TuiView is an open source viewer for remote sensing data, named after the New Zealand bird (Tui). It’s primarily for viewing raster data but it will also display vectors. I’ve been using it as my main remote sensing viewer for over a year and I’d highly recommend giving it a try.
It works on windows, OS X and Linux, if you’re on windows, you can grab an installer from here and you should be good to go (don’t worry about there only being 32 bit installers it’s pretty light on memory).
If you’re on Linux / OS X you binaries are available through conda from binstar.org/osgeo or you can install from source.
To install from source you need to have GDAL, numpy and PyQt installed. I’d recommend installing GDAL from source and making sure you build with python bindings (–with-python). For Linux you can install numpy and PyQt from the package manager. Under OS X, assuming you already have numpy, you need to install Qt4, then install sip and PyQt4. If you want to view vectors you also need turbogdal.
After the prerequisites have been installed you can install tuiview using:
hg clone https://bitbucket.org/chchrsc/tuiview tuiview cd tuiview sudo python setup.py install
You should then be able to bring up TuiView by typing tuiview in a terminal window. You can load in an image by clicking on the first icon on the left.
TuiView can handle very large (> 50 GB) datasets, very quickly if you build pyramids for the dataset and pre-calculate statistics. You can use gdalcalcstats from gdalutils, or the popimgstats option in RSGISLib
gdalcalcstats image.kea -ignore 0 # or rsgiscmd --algor imageutils --option popimgstats \ --image image.kea --ignore 0 \ --pyramids yes
Note: The rsgiscmd interface is shown here, you could also use XML or the Python bindings.

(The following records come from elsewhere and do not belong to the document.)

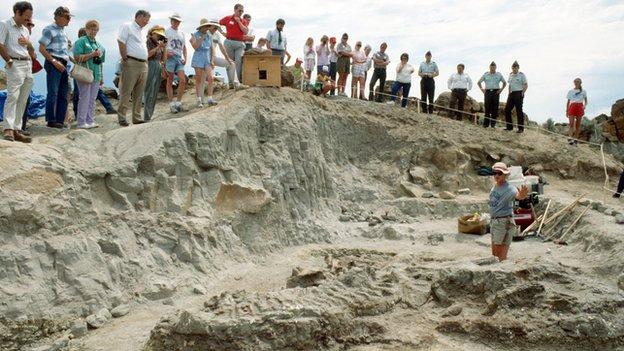 O T-Rex Wankel foi escavado há um quarto de século no Montana por Kathy Wankel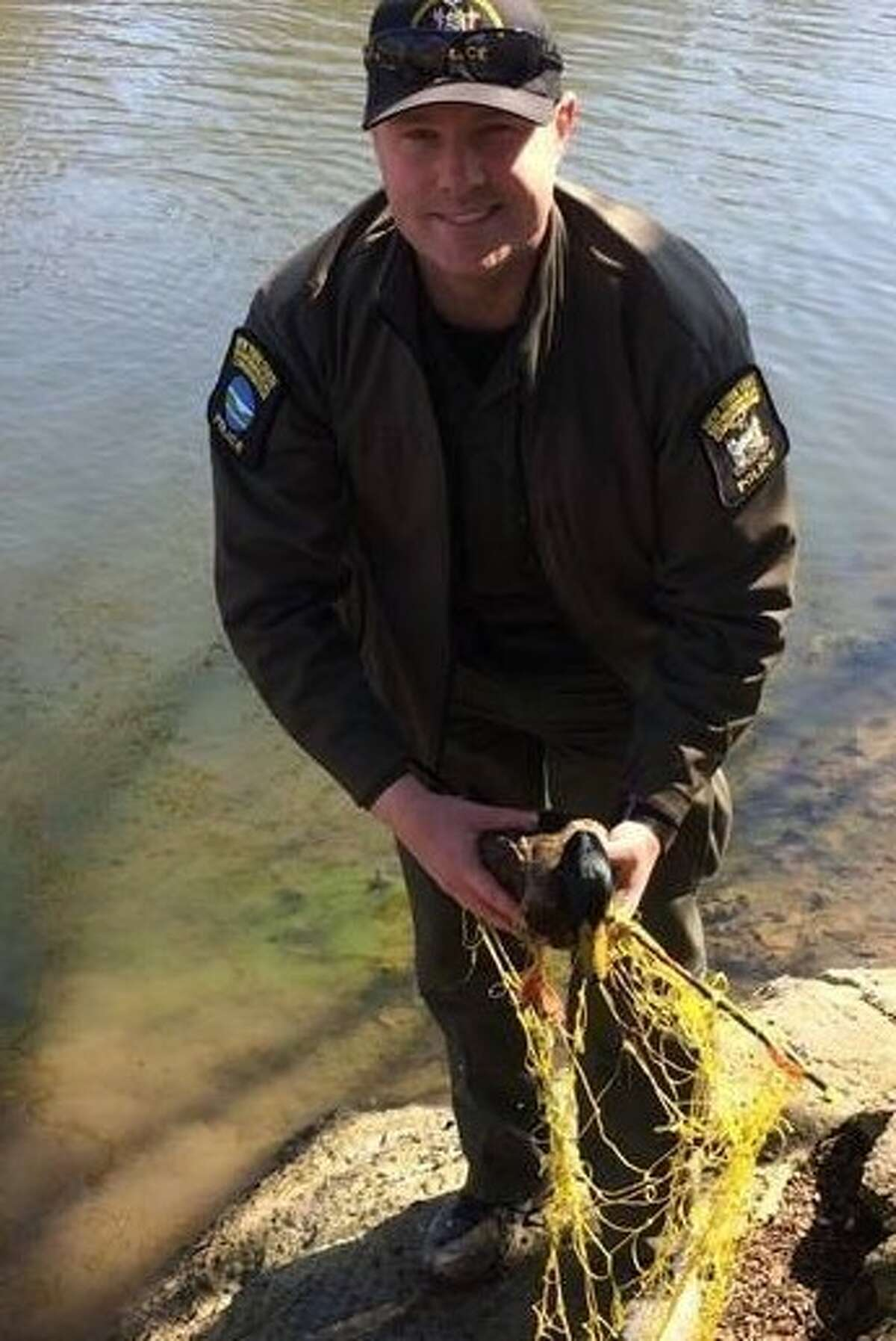 Mallard duck with arrow stuck in it rescued from Albany's Washington Park Lake.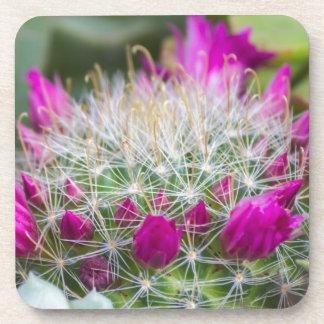 succulent plant coaster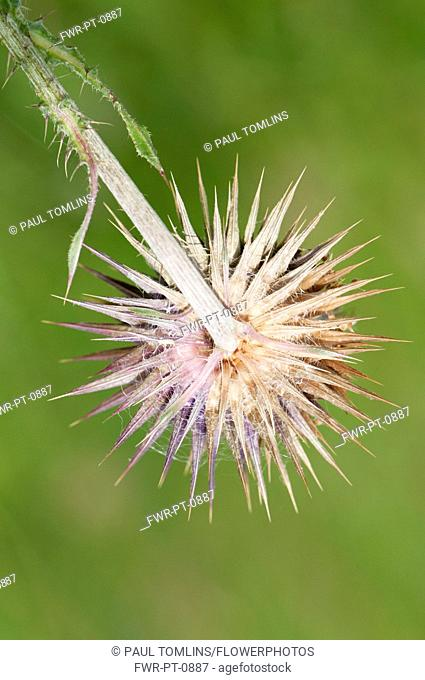 Musk thistle, Carduus nutans, spikey flowerhead seen from behind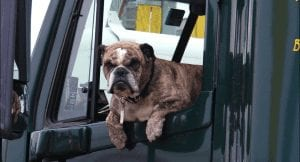 6 Steps to Help Moving Day Run Smoothly for Dog Owners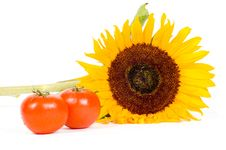 Big Sunflower And Fresh Tomatoes Royalty Free Stock Photo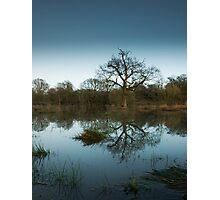 Still flooded  Photographic Print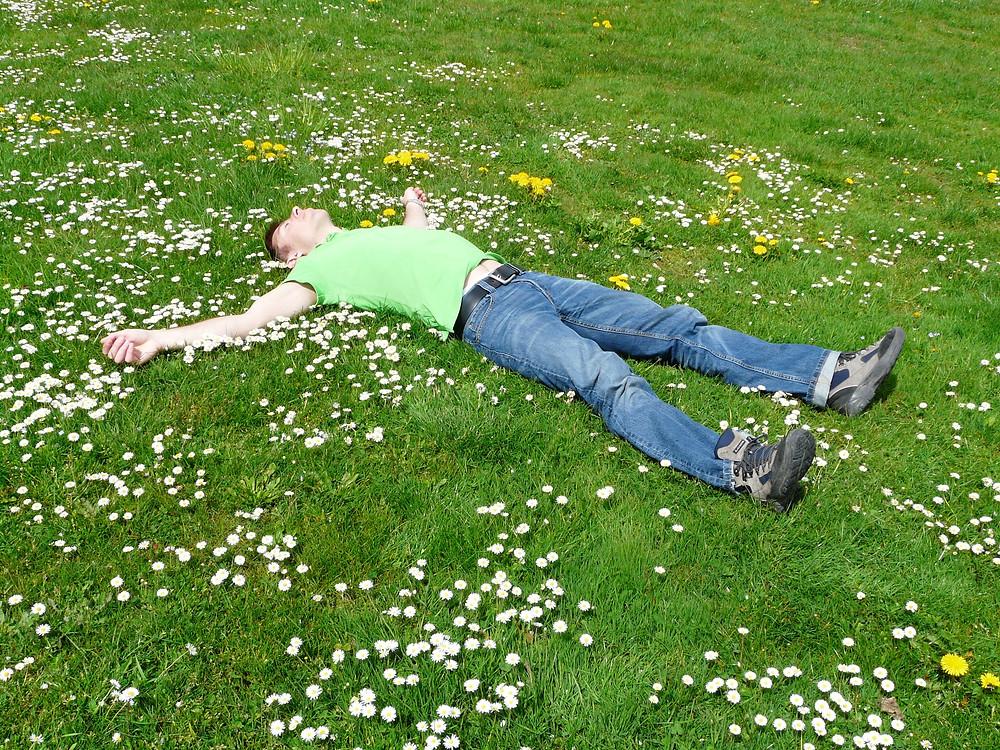 Enjoy your beautiful lawn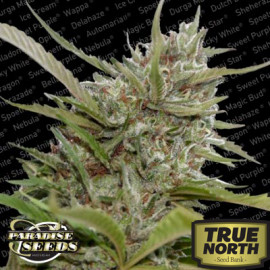 White Berry Feminized Seeds (Paradise Seeds)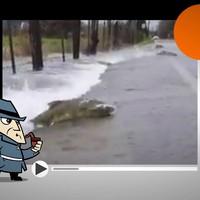 Detetive Virtual soluciona mistério do vídeo dos peixes que cruzam estrada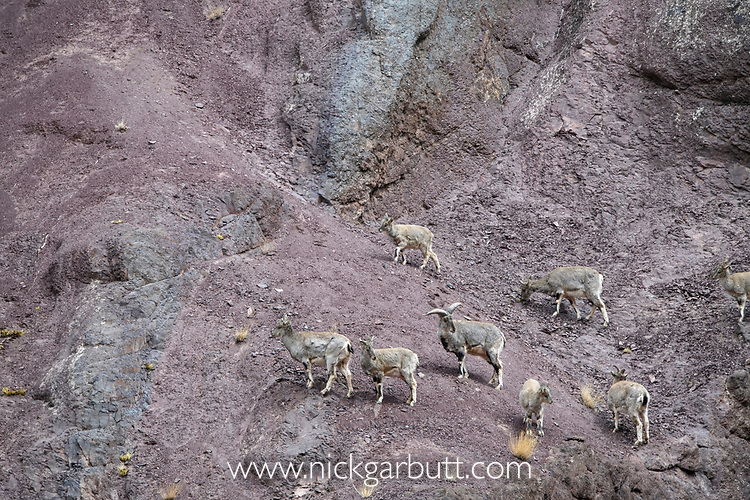 Herd of Himalayan blue sheep or bharal (Pseudois nayaur), also called the naur. Climbing on steep slopes. Himalayas, Ladakh, northern India.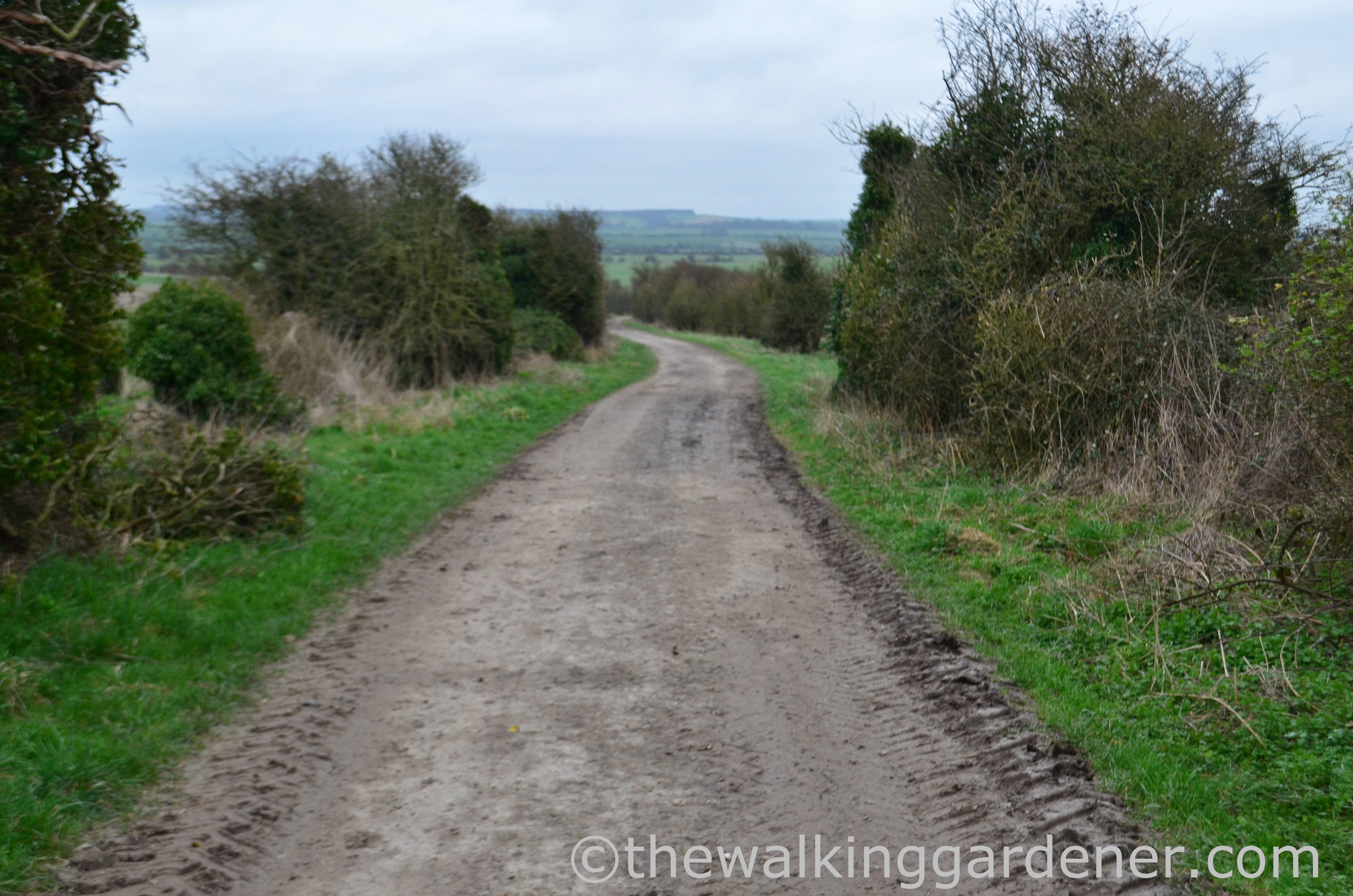 The Ridgeway Day 2 (4)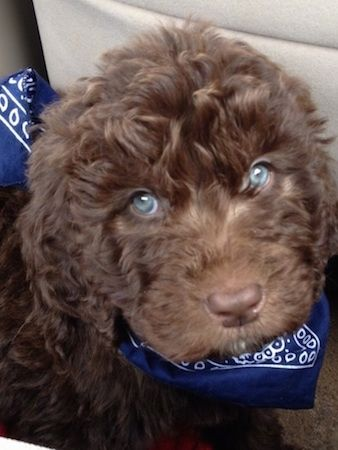 Close Up A Brown Wavy Coated Blue Eyed Newfypoo Puppy Is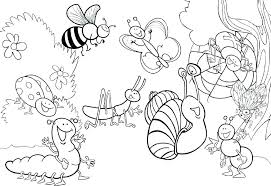 beautiful coloring stag beetle page source for kids and free coloring pages insects colouring bugs to print out pictures of beautiful for kids insect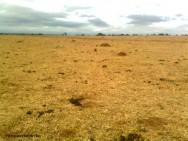 Degradação de pastagens - conheça as principais causas
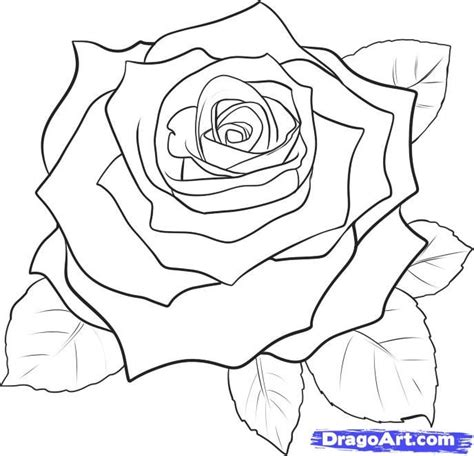 drawing pattern of rose best 25 easy rose drawing ideas on pinterest easy to
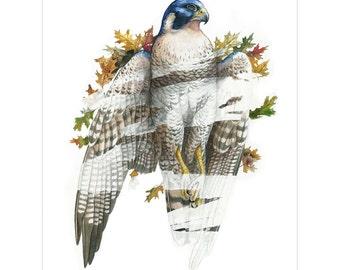 Erase - Falcon With Leaves Print - Fantasy Bird Art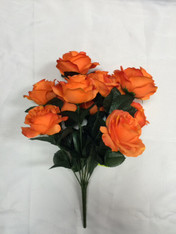 Color Fast Lillian Open Rose Bush-Orange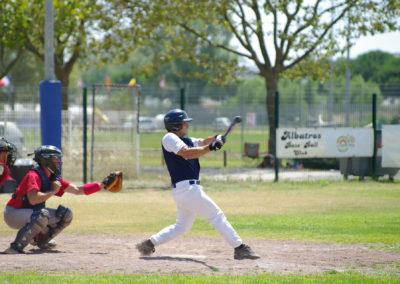 albatros-baseball-lagrandemotte-N2-2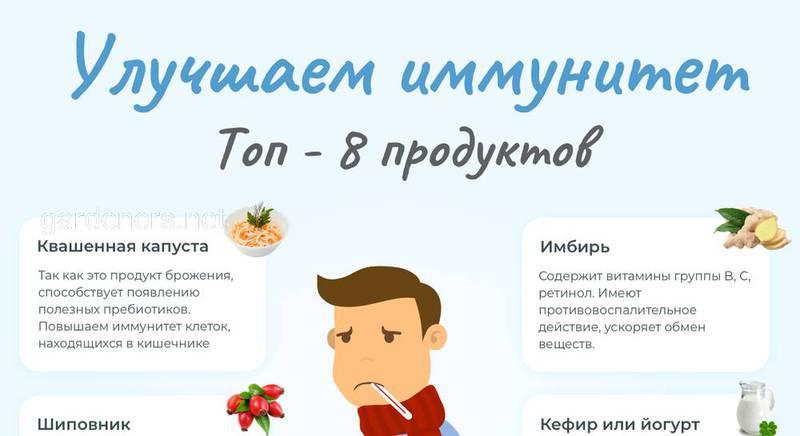 ТОП-8 продуктов для иммунитета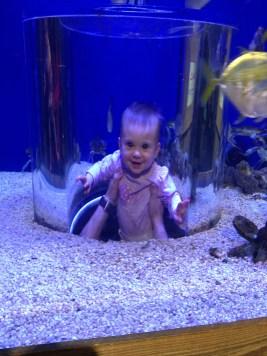 her second trip to the aquarium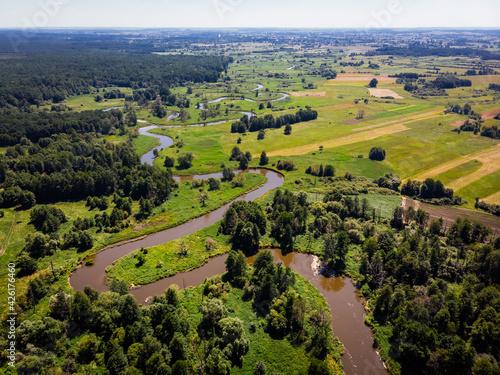 Fototapeta rzeka wieprz, lubelskie, lato obraz
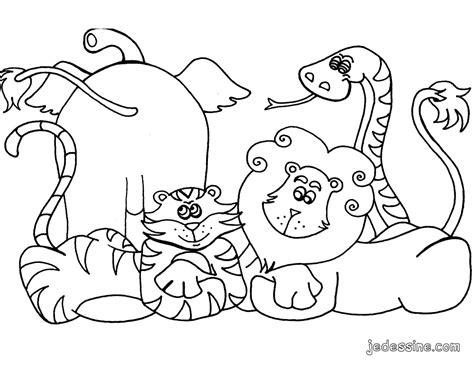 animales salvajes de la selva  animales paginas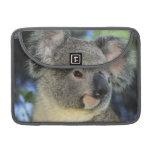 Koala, Phascolarctos cinereus), Australia, Sleeves For MacBook Pro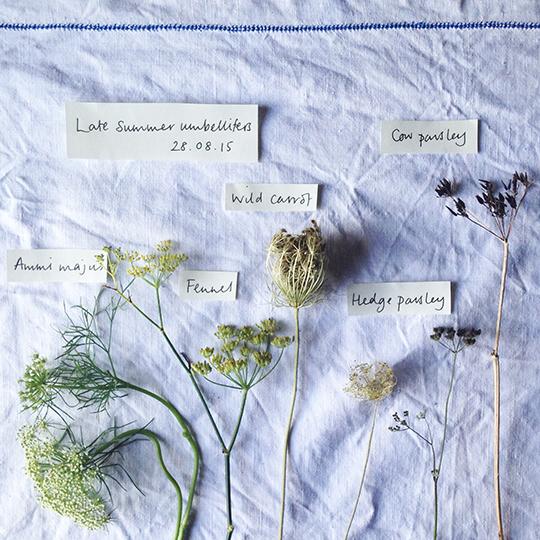 emma-mitchell-my-favourite-flower-3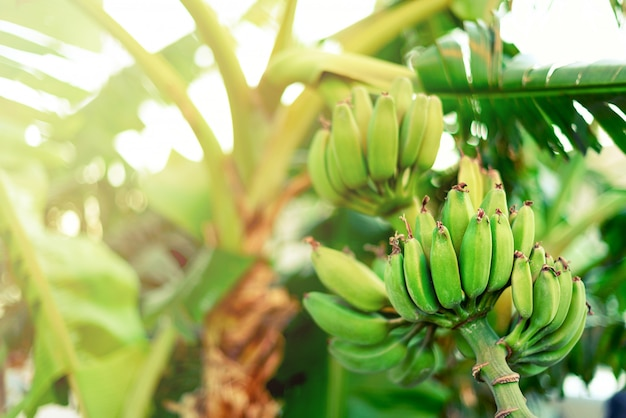 Groene rijpe bananen op palmboom. zomer en reizen concept. bananenvruchten tros met sun leaks effect.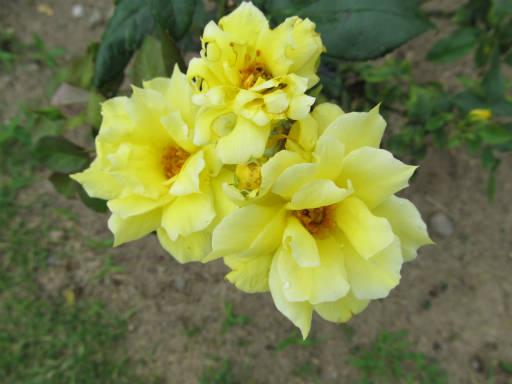 20110625・敷島公園ばら園のバラ05-2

It’s a good habit to create pyramids and calculate statistics for outputs at the end of your scripts as other programs (such as ArcGIS and ERDAS Imagine) can also use them.
TuiView has lots of options, including the ability to load multiple images in the same or linked windows, and excellent support for raster attribute tables. A comprehensive guide to the functionality is available on the TuiView wiki.